Our route today took us over the Continental Divide between two of the Guanacaste Region’s highest volcanoes – Tenorio and Miravalles. Before crossing through the low pass, we visited Las Heliconias, a private reserve near Bijaugua. What a delightful spot! In the comfortable, mid-montane climate, we waited for lunch while admiring the views and walking a bit on the sawdust-covered (silent!) trails among gardens in bloom.

After fortifying ourselves with a delicious lunch, we split into two groups for some hiking and bird watching. The manager, Don, took our adventurous ones on a two-hour hike that crossed several high canopy bridges, for a sampler of the higher reaches of the forest. That group glimpsed Great Currasow and saw Green Honeycreeper and White-faced Capuchin Monkeys. Willy took the rest of us on a super walk through regenerating forest, where several old-growth large Strangler Figs displayed buttresses too large for four of us to wrap our arms around! At a tree gap we looked off to primary forest and a deep ravine where all the trees were so festooned with bromeliads and other epiphytes, we wondered how they could stand the weight!

Continuing on, we saw more crowds and flag waving in the small towns we drove through. We soon reached the Pan American highway, which transects some of the most beautiful scenery in Costa Rica. In open pastures, long-eared Brahma cattle lounged under huge spreading Guanacaste trees. Clouds wrapped the summits of the volcanoes; soon the volcano Rincon de la Vieja, with its large side volcanic spatter cones came into view. We turned off the road to the east, bumping along in our comfortable bus on a rugged road as the sun made its way to the horizon. Henry got us to a clearing JUST in time for a memorable sunset, in which the whole orb glowed crimson – wow! At Hacienda Guachipelin we gathered for drinks by the pool and dinner in the new open air restaurant -- with the lights of Liberia seen in the distance.

Mon., Feb. 6 Hacienda Guachipelin / Rincon de la Vieja
This morning, early, we woke to sounds of braying mules and Greylag Geese – quite different than our dawn chorus of yesterday! Soon parrots and White-throated Magpie Jays chimed in, and light on the immense trees seen from the hacienda’s porch was lovely. Willy pointed out several birds while we waited for breakfast. After our meal we set off for our mornings outing, a walk up the road and on the ranch’s winding trails in search of dry forest birds and other life forms. We stopped to watch seething colony of Army Ants that covered a swath of forest and moved up and around one of the larger trees – impressive! Favorite birds included the incredible colorful Blue-crowned Motmot, and the delicate Long-tailed Manakin. We enjoyed watching Plain-capped Starthroat feed on the native Sleeping Hibiscus, and were challenged by several energetic mixed flocks that centered on very vocal Rufous-naped and Banded Wrens. The forest was quite open, as many of the deciduous trees had shed their leaves. The ear-shaped fruits of the Guanacaste were evident, as were pink, yellow, and white flowers of several trees in bloom.

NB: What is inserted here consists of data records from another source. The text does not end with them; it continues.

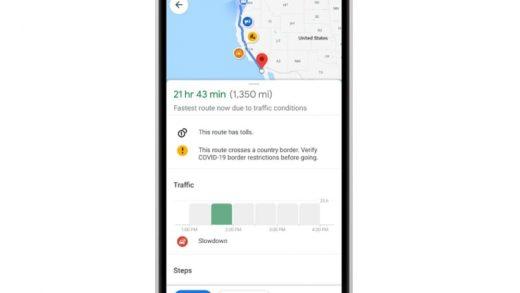 A sample Covid-19 alert on Google Maps.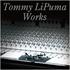 Tommy Lipuma(トミー・リピューマ)CD3枚組の楽曲集が登場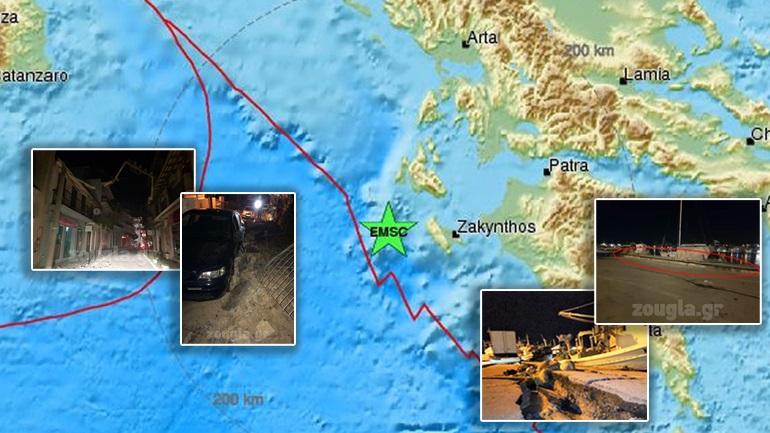 Ισχυρός σεισμός 6,4 Ρίχτερ στο Ιόνιο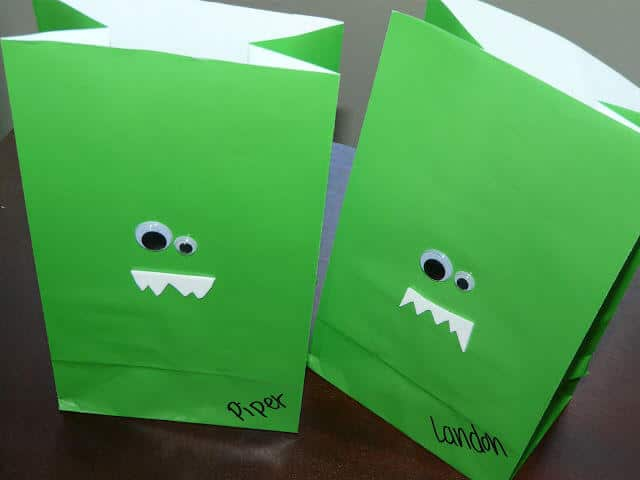 monster-party-favor-bags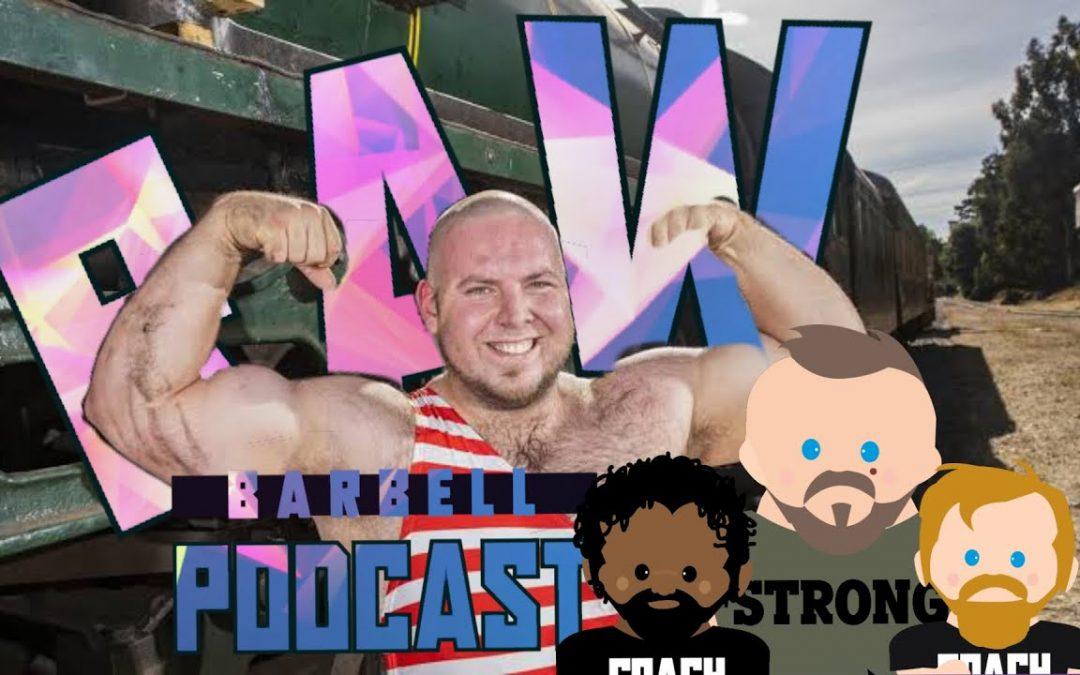 "Ep. 1 | Raw Barbell Podcast 2.0 w/ Jordan ""Biggie"" Steffens"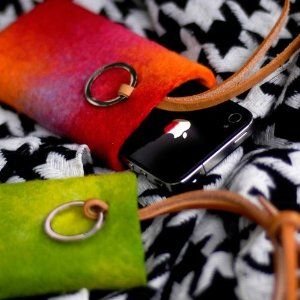 Evouni Handemade Felt Pouch for iPhone, iPod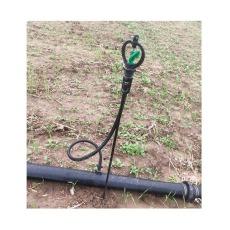上饶果苗pe塑料管地插微喷头连接方法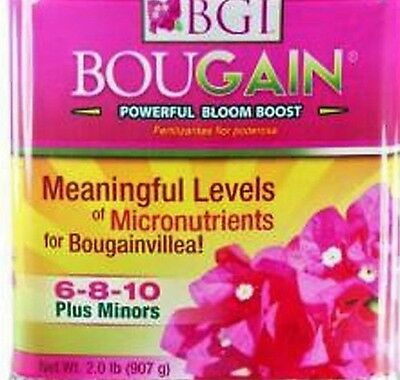 BOUGAIN Powerful Bloom Boost / Micronutrients for Flowers 2 lb bag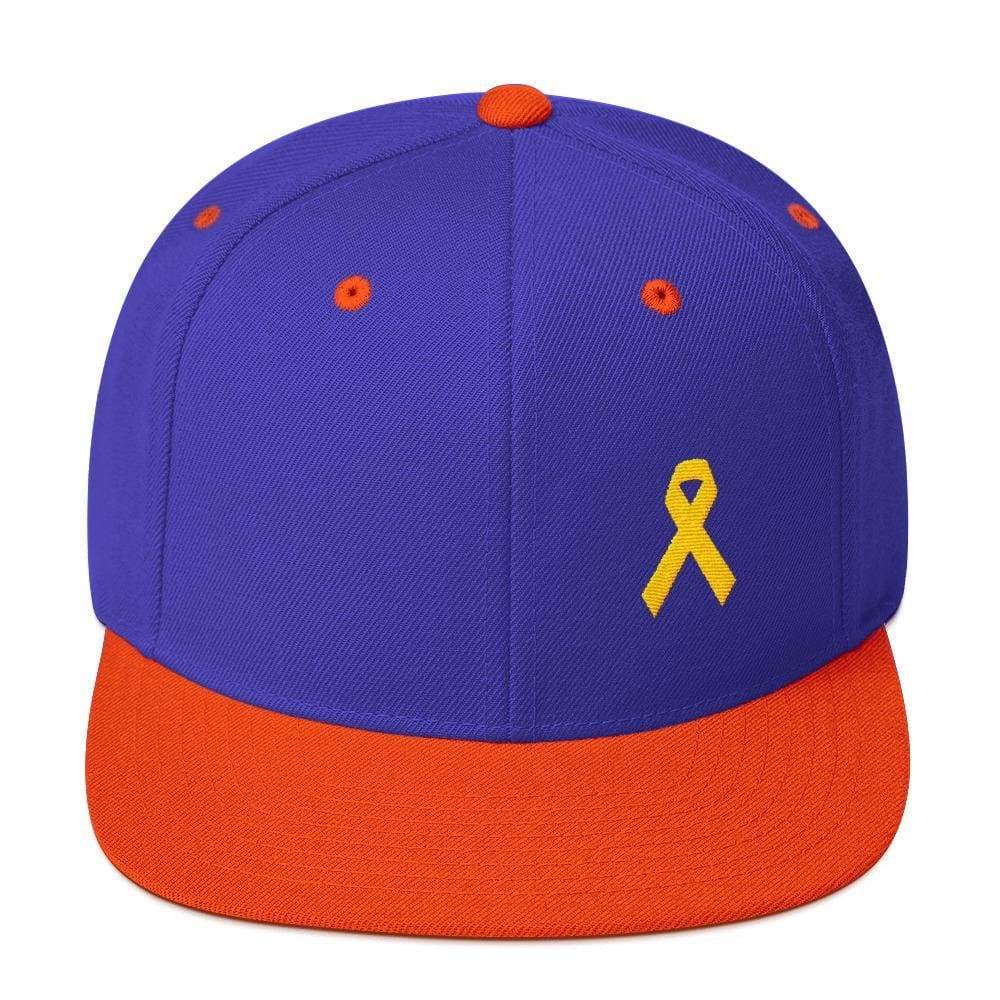 Yellow Awareness Ribbon Flat Brim Snapback Hat for Sarcoma Suicide Prevention & Military Causes - One-size / Royal/ Orange - Hats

In the afternoon we had a grand time exploring and sampling the area’s “mudpots.” To get to these thermal features, six of our group rode the ranch’s horses, which Marcyes described “short, fast paced, wiry, and quite sure-footed over the rocks.” They were well trained and willing as we rode through the lovely mix of dry forest and open pasture, the latter providing us with splendid views of the volcano’s summit. Primary forest still grows on many of Rincon de la Vieja’s slopes.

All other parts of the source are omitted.